**Exercise requirements:** Please reproduce all of the items below word for word, from the first through the last.

─── Available records

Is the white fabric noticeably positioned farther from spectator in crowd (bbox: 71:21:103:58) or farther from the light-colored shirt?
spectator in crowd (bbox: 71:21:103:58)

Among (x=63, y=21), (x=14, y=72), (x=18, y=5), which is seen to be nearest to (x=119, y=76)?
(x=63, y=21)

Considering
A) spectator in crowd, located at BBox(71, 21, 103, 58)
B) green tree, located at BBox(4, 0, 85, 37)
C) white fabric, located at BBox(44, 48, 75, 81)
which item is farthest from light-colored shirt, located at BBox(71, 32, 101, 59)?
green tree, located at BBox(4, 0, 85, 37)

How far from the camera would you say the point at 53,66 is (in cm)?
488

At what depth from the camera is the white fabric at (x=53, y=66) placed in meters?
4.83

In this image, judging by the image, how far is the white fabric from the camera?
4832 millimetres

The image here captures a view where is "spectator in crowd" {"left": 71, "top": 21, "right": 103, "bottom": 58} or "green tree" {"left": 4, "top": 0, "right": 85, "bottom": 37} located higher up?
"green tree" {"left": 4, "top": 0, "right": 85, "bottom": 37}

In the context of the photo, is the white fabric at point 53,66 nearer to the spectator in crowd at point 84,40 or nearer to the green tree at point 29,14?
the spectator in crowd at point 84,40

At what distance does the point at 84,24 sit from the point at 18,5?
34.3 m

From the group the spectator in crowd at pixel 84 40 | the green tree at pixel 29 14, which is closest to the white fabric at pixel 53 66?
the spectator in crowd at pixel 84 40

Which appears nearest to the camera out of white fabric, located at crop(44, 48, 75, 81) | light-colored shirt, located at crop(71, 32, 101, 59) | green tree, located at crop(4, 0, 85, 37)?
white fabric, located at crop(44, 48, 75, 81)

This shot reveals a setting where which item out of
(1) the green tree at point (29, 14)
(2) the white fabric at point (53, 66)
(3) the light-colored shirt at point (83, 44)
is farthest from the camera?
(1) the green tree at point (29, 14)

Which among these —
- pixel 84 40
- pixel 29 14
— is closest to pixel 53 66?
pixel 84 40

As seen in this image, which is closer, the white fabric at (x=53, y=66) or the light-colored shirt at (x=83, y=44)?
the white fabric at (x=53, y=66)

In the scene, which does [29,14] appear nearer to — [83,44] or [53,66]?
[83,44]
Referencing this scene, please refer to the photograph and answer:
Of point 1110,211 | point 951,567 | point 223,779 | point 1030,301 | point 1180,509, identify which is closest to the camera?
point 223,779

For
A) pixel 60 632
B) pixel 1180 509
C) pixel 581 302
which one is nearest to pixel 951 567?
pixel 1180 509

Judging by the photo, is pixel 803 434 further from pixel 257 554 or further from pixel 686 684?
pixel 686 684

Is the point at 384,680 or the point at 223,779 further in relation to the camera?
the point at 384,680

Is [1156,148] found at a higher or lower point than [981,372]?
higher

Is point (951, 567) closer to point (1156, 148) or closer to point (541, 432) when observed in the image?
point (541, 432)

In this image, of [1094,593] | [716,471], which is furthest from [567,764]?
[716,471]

──────

**Task result:**
Is the white fabric noticeably positioned farther from spectator in crowd (bbox: 71:21:103:58) or farther from the light-colored shirt?
spectator in crowd (bbox: 71:21:103:58)

Among (x=63, y=21), (x=14, y=72), (x=18, y=5), which is seen to be nearest to (x=119, y=76)?
(x=63, y=21)

Considering
A) spectator in crowd, located at BBox(71, 21, 103, 58)
B) green tree, located at BBox(4, 0, 85, 37)
C) white fabric, located at BBox(44, 48, 75, 81)
which item is farthest from light-colored shirt, located at BBox(71, 32, 101, 59)?
green tree, located at BBox(4, 0, 85, 37)

How far from the camera would you say the point at 53,66 is (in cm)?
488

At what depth from the camera is the white fabric at (x=53, y=66) placed in meters?
4.83

In this image, judging by the image, how far is the white fabric from the camera?
4832 millimetres

The image here captures a view where is "spectator in crowd" {"left": 71, "top": 21, "right": 103, "bottom": 58} or "green tree" {"left": 4, "top": 0, "right": 85, "bottom": 37} located higher up?
"green tree" {"left": 4, "top": 0, "right": 85, "bottom": 37}

In the context of the photo, is the white fabric at point 53,66 nearer to the spectator in crowd at point 84,40 or nearer to the green tree at point 29,14?
the spectator in crowd at point 84,40

At what distance does the point at 84,24 sit from the point at 18,5?
34.3 m

From the group the spectator in crowd at pixel 84 40 | the green tree at pixel 29 14, which is closest to the white fabric at pixel 53 66?
the spectator in crowd at pixel 84 40

Which appears nearest to the camera out of white fabric, located at crop(44, 48, 75, 81) | light-colored shirt, located at crop(71, 32, 101, 59) | green tree, located at crop(4, 0, 85, 37)?
white fabric, located at crop(44, 48, 75, 81)

This shot reveals a setting where which item out of
(1) the green tree at point (29, 14)
(2) the white fabric at point (53, 66)
(3) the light-colored shirt at point (83, 44)
is farthest from the camera?
(1) the green tree at point (29, 14)

Which among these —
- pixel 84 40
- pixel 29 14
— is closest to pixel 53 66?
pixel 84 40

As seen in this image, which is closer, the white fabric at (x=53, y=66) or the light-colored shirt at (x=83, y=44)?
the white fabric at (x=53, y=66)

In the scene, which does [29,14] appear nearer to — [83,44] or [53,66]?
[83,44]
Referencing this scene, please refer to the photograph and answer:
Of point 1110,211 | point 951,567 | point 223,779 | point 1030,301 | point 1180,509, identify which is closest to the camera?
point 223,779

For
A) pixel 60 632
B) pixel 1180 509
C) pixel 581 302
which one is nearest to pixel 951 567?
pixel 1180 509

Judging by the photo, is pixel 803 434 further from pixel 257 554 or further from pixel 686 684?
pixel 686 684

Is the point at 384,680 or the point at 223,779 further in relation to the camera?
the point at 384,680

Is [1156,148] found at a higher or lower point than [981,372]?
higher

Is point (951, 567) closer to point (1156, 148) or closer to point (541, 432) when observed in the image?
point (541, 432)

In this image, of [1094,593] | [716,471], which is furthest from [567,764]?
[716,471]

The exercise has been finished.